Krebszellen sind anders als andere Zellen. Sie vervielfältigen sich ohne Rücksicht auf das, was ihre Nachbarn sagen. Was macht sie so anders? Im Herzen einer jeden Zelle, egal bei welchem Lebewesen, sitzt das Genom. Man kann jedes menschliche Genom als einen Text aus sechs Milliarden Buchstaben betrachten, etwa dreihundertmal so viele wie in Goethes gesammelten Werken. Diese Buchstaben verteilen sich auf sechsundvierzig Bände, die Chromosomen. Dabei bringt unser Genom seine eigene Sicherungskopie mit: Je zwei der sechsundvierzig Bände sind – bis auf ein paar »Druckfehler« – miteinander identisch. Dabei gibt es nur eine einzige Ausnahme: die ungepaarten Geschlechtschromosomen von Männern, X und Y (Frauen haben auch hier ein Paar, zweimal X).

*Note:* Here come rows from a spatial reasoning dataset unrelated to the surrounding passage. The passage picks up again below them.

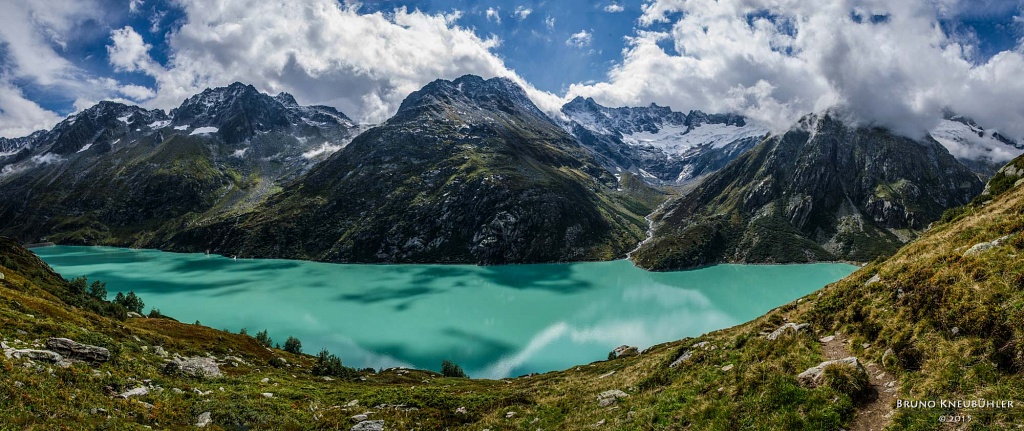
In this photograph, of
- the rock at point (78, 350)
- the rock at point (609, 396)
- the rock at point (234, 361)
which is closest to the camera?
the rock at point (609, 396)

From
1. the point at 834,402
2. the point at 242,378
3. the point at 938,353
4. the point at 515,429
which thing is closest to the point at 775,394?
the point at 834,402

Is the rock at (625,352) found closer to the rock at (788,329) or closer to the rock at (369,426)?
the rock at (788,329)

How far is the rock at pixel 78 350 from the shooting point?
919 inches

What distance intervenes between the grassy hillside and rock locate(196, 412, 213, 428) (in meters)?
0.40

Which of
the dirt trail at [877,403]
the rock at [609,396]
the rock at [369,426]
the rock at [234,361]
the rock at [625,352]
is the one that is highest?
the rock at [625,352]

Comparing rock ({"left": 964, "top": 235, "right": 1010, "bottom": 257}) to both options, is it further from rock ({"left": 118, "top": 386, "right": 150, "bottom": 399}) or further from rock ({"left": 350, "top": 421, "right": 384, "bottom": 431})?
rock ({"left": 118, "top": 386, "right": 150, "bottom": 399})

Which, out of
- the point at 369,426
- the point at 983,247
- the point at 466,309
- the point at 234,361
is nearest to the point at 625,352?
the point at 369,426

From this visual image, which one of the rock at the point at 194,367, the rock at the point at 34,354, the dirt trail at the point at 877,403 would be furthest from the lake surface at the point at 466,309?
the dirt trail at the point at 877,403

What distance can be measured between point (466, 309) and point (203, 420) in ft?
348

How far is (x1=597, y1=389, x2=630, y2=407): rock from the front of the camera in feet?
73.5

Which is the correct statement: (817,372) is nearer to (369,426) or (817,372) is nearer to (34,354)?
(369,426)

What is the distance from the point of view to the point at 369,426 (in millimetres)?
23781

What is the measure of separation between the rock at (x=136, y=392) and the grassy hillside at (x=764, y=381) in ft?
1.87

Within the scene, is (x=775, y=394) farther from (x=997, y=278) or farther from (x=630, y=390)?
(x=630, y=390)
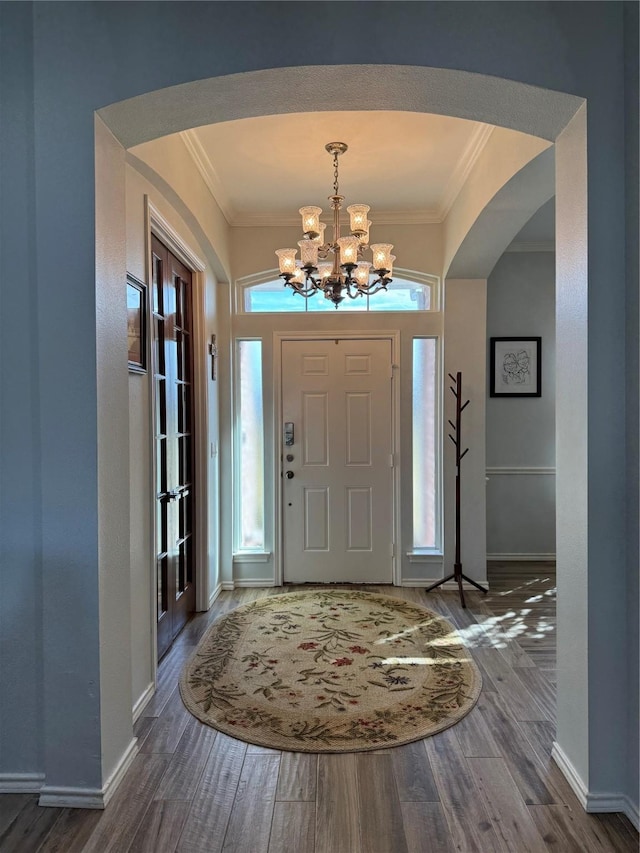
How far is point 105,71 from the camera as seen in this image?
6.01ft

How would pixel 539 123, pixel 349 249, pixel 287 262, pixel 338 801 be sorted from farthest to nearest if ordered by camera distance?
1. pixel 287 262
2. pixel 349 249
3. pixel 539 123
4. pixel 338 801

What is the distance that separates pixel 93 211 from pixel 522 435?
4.25m

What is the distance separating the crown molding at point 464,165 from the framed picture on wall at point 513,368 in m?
1.41

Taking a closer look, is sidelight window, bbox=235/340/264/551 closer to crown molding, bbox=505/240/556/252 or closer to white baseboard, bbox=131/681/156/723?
white baseboard, bbox=131/681/156/723

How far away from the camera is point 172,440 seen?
10.4ft

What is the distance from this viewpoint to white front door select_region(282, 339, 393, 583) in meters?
4.37

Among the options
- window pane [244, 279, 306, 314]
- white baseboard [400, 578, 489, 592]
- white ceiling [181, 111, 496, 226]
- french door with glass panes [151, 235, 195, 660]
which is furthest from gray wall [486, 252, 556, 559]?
french door with glass panes [151, 235, 195, 660]

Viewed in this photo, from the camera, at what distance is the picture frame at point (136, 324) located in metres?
2.38

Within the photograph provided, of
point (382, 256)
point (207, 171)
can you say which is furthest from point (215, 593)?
point (207, 171)

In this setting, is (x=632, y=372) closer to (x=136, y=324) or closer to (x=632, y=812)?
(x=632, y=812)

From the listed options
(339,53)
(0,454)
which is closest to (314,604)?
(0,454)

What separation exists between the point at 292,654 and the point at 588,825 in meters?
1.64

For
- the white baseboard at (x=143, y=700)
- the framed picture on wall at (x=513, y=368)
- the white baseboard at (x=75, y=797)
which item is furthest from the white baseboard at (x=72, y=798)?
the framed picture on wall at (x=513, y=368)

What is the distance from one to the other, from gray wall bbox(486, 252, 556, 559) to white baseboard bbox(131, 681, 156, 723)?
3.40m
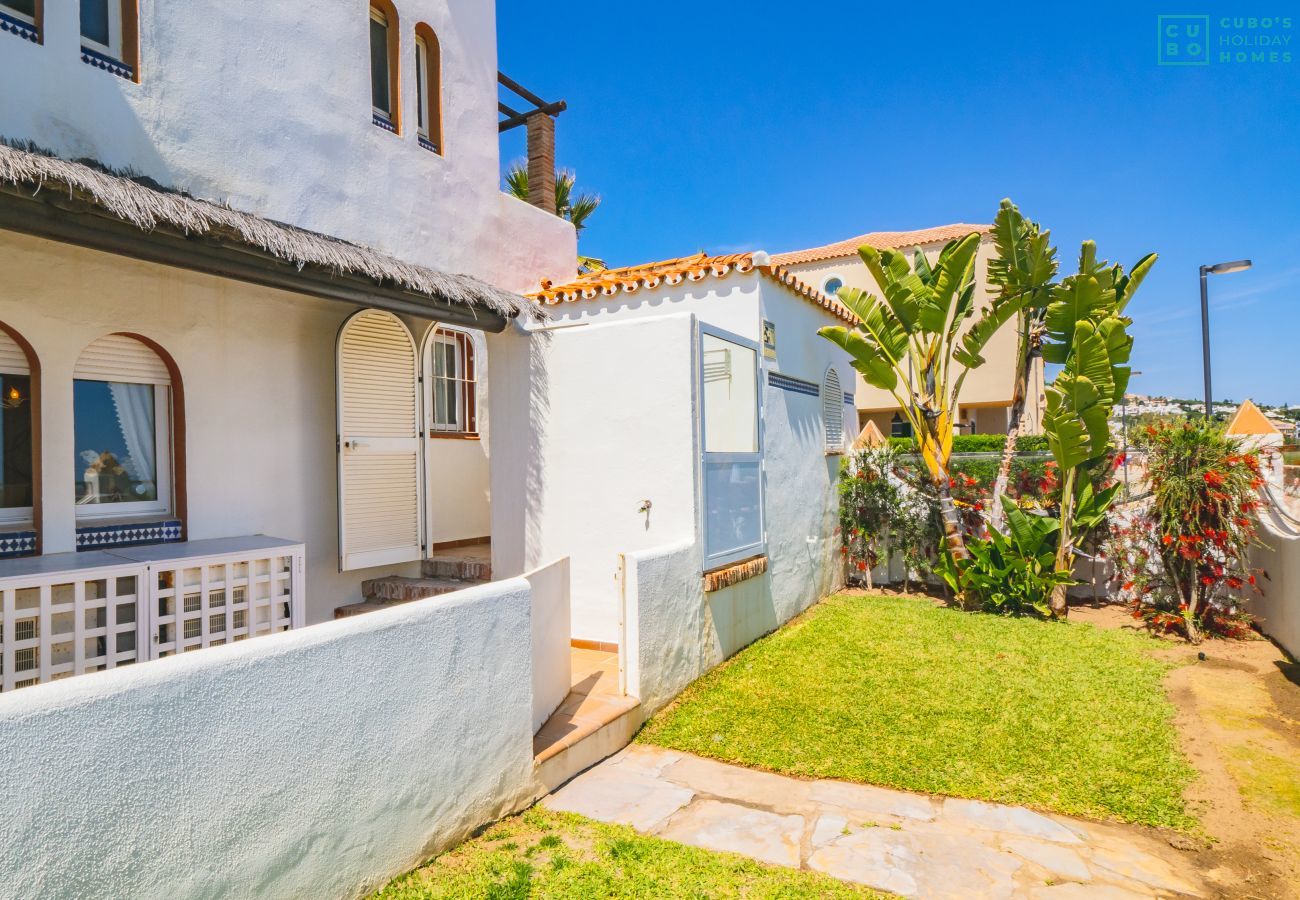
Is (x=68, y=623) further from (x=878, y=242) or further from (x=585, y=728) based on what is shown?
(x=878, y=242)

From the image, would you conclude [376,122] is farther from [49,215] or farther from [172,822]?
[172,822]

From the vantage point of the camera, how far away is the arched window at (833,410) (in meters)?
11.0

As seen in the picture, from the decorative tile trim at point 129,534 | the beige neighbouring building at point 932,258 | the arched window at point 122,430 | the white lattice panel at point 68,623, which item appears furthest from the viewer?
the beige neighbouring building at point 932,258

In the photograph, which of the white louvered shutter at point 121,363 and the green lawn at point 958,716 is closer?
the green lawn at point 958,716

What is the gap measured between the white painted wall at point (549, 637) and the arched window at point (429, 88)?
20.0ft

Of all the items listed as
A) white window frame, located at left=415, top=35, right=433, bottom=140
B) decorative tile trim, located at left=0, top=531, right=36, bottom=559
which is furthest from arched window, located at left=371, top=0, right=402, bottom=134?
decorative tile trim, located at left=0, top=531, right=36, bottom=559

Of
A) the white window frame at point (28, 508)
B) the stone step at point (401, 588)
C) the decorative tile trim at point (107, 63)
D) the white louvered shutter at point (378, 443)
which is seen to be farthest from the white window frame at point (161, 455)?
the decorative tile trim at point (107, 63)

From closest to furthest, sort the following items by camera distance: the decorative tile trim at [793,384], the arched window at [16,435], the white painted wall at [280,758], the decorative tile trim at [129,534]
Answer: the white painted wall at [280,758] < the arched window at [16,435] < the decorative tile trim at [129,534] < the decorative tile trim at [793,384]

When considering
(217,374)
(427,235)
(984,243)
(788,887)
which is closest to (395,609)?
(788,887)

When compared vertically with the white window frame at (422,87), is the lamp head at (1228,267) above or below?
below

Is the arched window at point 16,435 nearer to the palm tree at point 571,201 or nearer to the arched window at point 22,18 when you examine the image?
the arched window at point 22,18

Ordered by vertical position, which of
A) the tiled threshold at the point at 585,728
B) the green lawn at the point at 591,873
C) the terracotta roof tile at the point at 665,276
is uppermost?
the terracotta roof tile at the point at 665,276

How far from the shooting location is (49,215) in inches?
169

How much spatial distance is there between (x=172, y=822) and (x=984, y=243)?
30.1 m
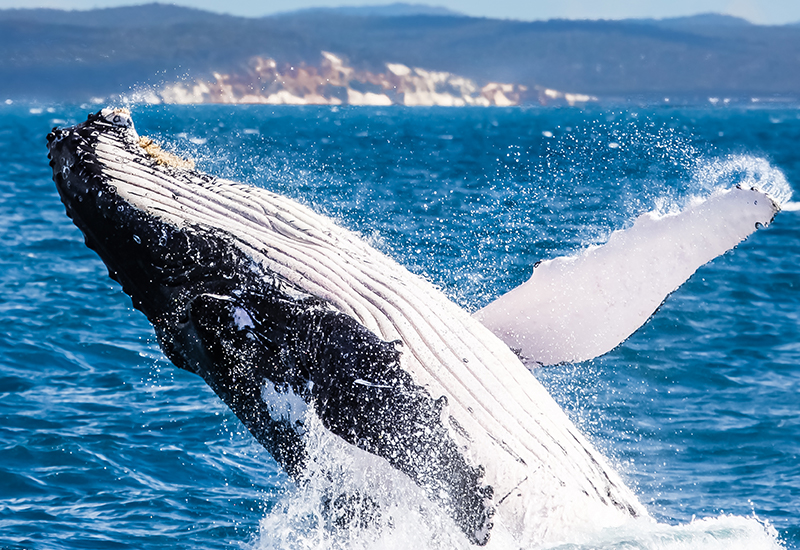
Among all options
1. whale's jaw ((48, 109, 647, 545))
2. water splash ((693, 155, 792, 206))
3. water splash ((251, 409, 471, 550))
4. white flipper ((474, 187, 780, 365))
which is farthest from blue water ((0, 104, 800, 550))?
water splash ((251, 409, 471, 550))

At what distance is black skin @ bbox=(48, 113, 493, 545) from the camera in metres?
5.09

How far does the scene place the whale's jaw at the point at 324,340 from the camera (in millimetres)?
5133

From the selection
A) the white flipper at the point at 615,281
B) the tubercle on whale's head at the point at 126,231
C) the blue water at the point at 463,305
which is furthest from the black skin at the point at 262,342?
the white flipper at the point at 615,281

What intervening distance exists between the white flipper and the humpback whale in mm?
814

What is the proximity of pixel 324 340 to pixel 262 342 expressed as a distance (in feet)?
1.41

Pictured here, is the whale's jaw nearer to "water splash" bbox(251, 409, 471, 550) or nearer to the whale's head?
the whale's head

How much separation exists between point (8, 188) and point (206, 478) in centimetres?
3278

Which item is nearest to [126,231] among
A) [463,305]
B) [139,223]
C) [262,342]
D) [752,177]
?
[139,223]

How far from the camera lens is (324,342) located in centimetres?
516

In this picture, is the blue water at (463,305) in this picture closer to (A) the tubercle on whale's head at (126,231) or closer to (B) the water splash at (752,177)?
(B) the water splash at (752,177)

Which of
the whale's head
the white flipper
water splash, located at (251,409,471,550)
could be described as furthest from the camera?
the white flipper

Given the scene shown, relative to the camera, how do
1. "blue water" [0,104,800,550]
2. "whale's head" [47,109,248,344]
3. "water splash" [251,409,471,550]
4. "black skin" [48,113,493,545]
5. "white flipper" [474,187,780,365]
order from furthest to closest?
"blue water" [0,104,800,550] < "white flipper" [474,187,780,365] < "whale's head" [47,109,248,344] < "water splash" [251,409,471,550] < "black skin" [48,113,493,545]

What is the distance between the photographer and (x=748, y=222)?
7074 mm

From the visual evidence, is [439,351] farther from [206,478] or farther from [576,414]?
[576,414]
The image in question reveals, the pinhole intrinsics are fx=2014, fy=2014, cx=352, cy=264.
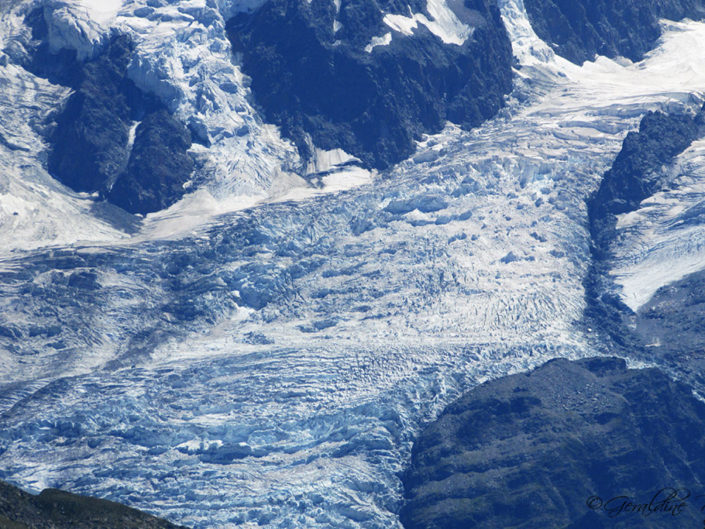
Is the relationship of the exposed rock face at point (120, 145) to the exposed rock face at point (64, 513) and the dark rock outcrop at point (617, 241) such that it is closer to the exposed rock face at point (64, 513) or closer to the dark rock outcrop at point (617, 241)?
the dark rock outcrop at point (617, 241)

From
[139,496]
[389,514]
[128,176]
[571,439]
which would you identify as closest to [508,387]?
[571,439]

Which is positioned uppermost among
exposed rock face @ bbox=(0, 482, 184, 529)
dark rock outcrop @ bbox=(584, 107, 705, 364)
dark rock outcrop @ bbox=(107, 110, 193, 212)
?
exposed rock face @ bbox=(0, 482, 184, 529)

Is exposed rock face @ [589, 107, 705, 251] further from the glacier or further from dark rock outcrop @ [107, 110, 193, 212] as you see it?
dark rock outcrop @ [107, 110, 193, 212]

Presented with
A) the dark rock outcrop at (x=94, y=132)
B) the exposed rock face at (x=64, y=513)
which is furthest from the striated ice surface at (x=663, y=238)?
the exposed rock face at (x=64, y=513)

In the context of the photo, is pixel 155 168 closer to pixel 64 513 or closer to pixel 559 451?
pixel 559 451

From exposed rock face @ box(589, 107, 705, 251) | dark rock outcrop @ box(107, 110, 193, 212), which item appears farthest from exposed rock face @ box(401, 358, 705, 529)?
dark rock outcrop @ box(107, 110, 193, 212)
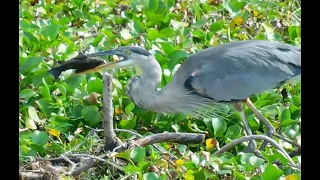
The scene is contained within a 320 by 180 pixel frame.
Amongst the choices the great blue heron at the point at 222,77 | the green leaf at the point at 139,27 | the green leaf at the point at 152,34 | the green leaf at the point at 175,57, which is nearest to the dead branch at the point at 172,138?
the great blue heron at the point at 222,77

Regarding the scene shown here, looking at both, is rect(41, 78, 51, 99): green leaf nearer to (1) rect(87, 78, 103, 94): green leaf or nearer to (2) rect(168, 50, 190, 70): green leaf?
(1) rect(87, 78, 103, 94): green leaf

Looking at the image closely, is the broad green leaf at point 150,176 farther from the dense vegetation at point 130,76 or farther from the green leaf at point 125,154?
the green leaf at point 125,154

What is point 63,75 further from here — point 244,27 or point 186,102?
point 244,27

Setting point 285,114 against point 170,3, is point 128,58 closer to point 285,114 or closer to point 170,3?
point 285,114

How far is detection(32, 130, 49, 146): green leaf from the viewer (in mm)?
3814

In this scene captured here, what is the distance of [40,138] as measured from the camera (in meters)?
3.83

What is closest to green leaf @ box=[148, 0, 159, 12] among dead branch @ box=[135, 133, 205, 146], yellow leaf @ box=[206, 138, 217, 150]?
yellow leaf @ box=[206, 138, 217, 150]

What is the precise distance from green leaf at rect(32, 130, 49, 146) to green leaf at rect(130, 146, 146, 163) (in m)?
Result: 0.50

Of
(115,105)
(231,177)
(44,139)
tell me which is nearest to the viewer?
(231,177)

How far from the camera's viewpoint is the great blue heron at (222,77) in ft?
15.1

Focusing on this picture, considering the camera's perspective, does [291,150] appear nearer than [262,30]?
Yes
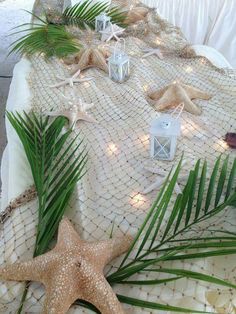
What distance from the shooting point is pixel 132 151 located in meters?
1.03

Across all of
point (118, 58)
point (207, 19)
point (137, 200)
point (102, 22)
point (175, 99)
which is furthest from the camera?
point (207, 19)

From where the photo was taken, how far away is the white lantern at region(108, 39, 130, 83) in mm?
1271

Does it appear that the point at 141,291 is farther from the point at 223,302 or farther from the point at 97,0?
the point at 97,0

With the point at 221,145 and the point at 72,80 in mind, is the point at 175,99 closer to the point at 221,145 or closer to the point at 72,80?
the point at 221,145


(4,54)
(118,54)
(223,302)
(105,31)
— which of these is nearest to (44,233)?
(223,302)

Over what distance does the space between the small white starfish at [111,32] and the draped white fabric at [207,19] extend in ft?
2.39

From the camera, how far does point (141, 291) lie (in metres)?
0.67

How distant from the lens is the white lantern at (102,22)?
160 centimetres

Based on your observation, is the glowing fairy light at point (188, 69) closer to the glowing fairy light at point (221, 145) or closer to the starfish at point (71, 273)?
the glowing fairy light at point (221, 145)

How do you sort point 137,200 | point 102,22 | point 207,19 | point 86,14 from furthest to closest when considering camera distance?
point 207,19 → point 86,14 → point 102,22 → point 137,200

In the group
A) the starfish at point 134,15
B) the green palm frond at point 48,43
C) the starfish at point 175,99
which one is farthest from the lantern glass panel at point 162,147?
the starfish at point 134,15

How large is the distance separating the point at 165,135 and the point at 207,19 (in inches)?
64.9

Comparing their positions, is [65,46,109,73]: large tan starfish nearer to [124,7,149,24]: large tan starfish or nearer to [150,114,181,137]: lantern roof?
[124,7,149,24]: large tan starfish

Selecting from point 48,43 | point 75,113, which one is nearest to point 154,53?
point 48,43
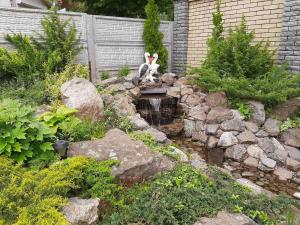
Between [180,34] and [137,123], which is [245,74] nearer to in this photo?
[137,123]

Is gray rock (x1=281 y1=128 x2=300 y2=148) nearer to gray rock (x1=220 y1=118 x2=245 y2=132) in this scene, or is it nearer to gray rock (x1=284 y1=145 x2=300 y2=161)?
gray rock (x1=284 y1=145 x2=300 y2=161)

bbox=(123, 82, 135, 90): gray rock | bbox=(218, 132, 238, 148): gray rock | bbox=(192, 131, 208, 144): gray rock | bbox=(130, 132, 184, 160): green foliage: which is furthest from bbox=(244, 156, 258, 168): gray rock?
bbox=(123, 82, 135, 90): gray rock

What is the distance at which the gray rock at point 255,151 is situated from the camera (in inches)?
195

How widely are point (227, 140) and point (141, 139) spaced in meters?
1.85

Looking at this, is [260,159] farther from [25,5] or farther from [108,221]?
[25,5]

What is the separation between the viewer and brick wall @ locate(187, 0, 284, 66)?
20.9 feet

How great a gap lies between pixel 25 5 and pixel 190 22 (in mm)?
7789

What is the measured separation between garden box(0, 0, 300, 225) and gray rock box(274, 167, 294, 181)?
2cm

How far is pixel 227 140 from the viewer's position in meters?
5.27

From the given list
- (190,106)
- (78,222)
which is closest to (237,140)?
(190,106)

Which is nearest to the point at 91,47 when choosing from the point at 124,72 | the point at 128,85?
the point at 124,72

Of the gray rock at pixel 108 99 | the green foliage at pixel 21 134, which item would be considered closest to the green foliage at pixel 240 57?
the gray rock at pixel 108 99

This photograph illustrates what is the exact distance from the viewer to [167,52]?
27.7ft

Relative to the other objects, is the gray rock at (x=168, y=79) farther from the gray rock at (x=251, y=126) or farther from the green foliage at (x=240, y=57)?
the gray rock at (x=251, y=126)
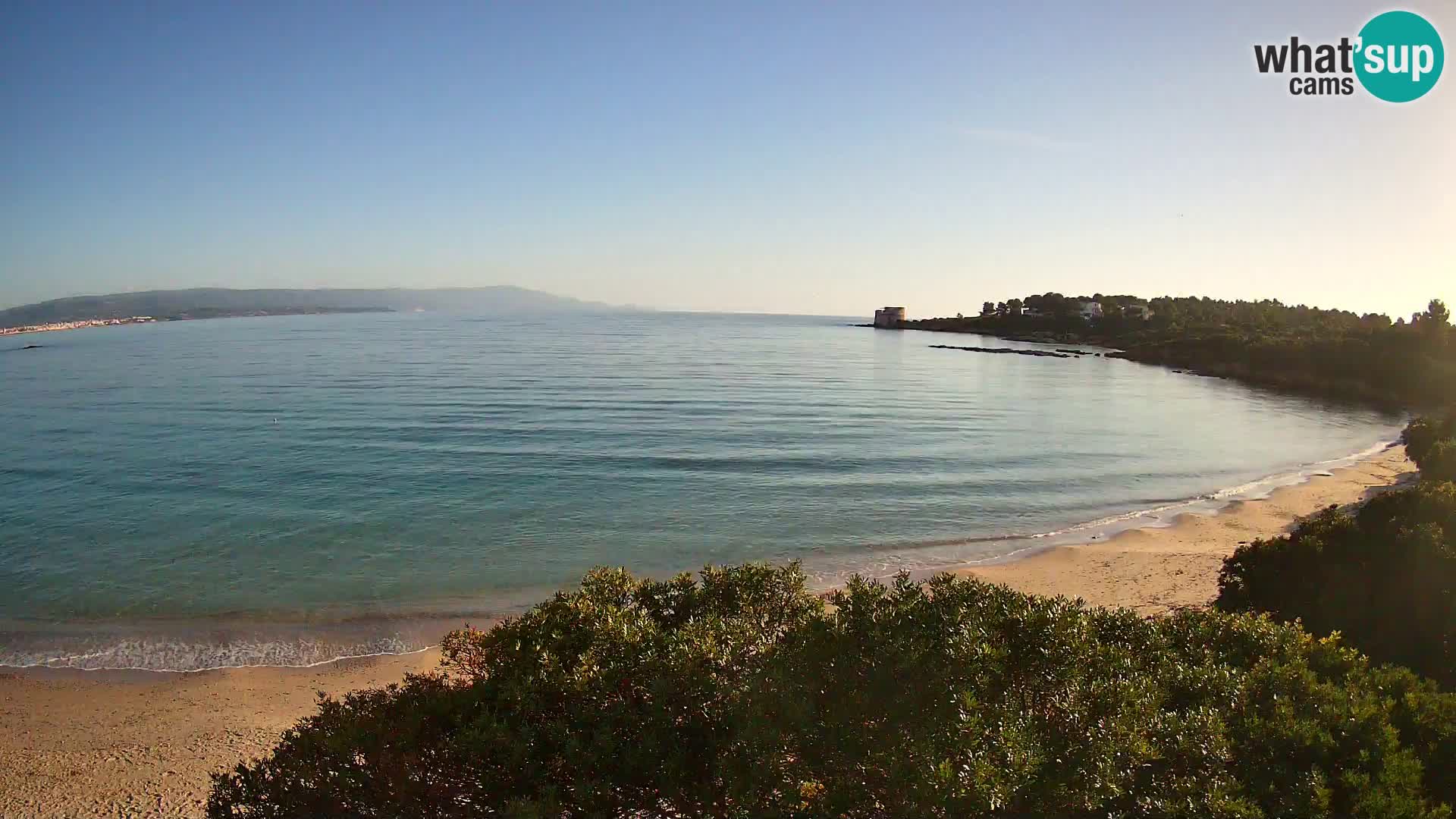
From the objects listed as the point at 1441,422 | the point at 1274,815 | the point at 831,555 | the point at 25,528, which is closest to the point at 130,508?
the point at 25,528

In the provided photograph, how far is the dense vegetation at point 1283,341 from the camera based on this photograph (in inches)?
2050

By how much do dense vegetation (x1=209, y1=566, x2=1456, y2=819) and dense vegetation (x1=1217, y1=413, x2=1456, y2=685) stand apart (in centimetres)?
382

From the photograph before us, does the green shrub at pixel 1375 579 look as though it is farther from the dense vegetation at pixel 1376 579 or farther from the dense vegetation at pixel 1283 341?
the dense vegetation at pixel 1283 341

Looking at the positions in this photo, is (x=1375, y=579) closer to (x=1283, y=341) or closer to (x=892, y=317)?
(x=1283, y=341)

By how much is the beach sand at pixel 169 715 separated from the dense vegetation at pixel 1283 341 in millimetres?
51293

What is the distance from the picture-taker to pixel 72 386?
48.9 metres

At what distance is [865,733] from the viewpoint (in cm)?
514

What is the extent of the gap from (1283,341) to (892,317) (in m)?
116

Der Genomtext ist in einem Alphabet aus nur vier Buchstaben geschrieben: A, T, C und G – die Abkürzungen für vier als Nukleobasen (oder schlicht Basen) bezeichnete Moleküle: Adenin, Thymin, Cytosin und Guanin. Zur Bildung eines Chromosoms werden Millionen solcher Basen zu einer Kette verknüpft. Dadurch entsteht ein riesiges Molekül namens Desoxyribonukleinsäure – nach der englischen Schreibweise (deoxyribonucleic acid) üblicherweise abgekürzt als DNA.

Abb. 1.2: Ein Chromosom ist ein gigantisches Molekül aus Millionen Basen (die vier »Buchstaben« A, T, C und G), die zu zwei komplementären Ketten (oder »Strängen«) verbunden sind. Chromosomen verändern im Lebenszyklus einer Zelle ihre Form. Der oberste Teil der Abbildung zeigt ein Chromosom in seiner kompaktesten Form, in der die Doppelketten eng zusammengeknäult sind. Darunter ist ein kleiner Abschnitt des Chromosoms in zunehmender Vergrößerung dargestellt. Der unterste Teil zeigt die beiden sich ergänzenden Ketten: Dabei paart A sich immer mit T, C immer mit G.

Chromosomen bestehen aus zwei parallelen, eng miteinander verknüpften DNA-Ketten (Abb. 1.2). Die Ketten sind »komplementäre Spiegelbilder«: Sie ergänzen sich gegenseitig, jedes A in der einen Kette ist mit einem T in der anderen Kette verbunden, und jedes C ist mit einem G gepaart. Wenn wir die im Genom gespeicherte Information als eine Abfolge von Buchstaben beschreiben, genügt es deshalb, nur eine der beiden Ketten zu betrachten. Die andere Kette können wir anhand der Regeln für die komplementären Spiegelbilder einfach dazukonstruieren.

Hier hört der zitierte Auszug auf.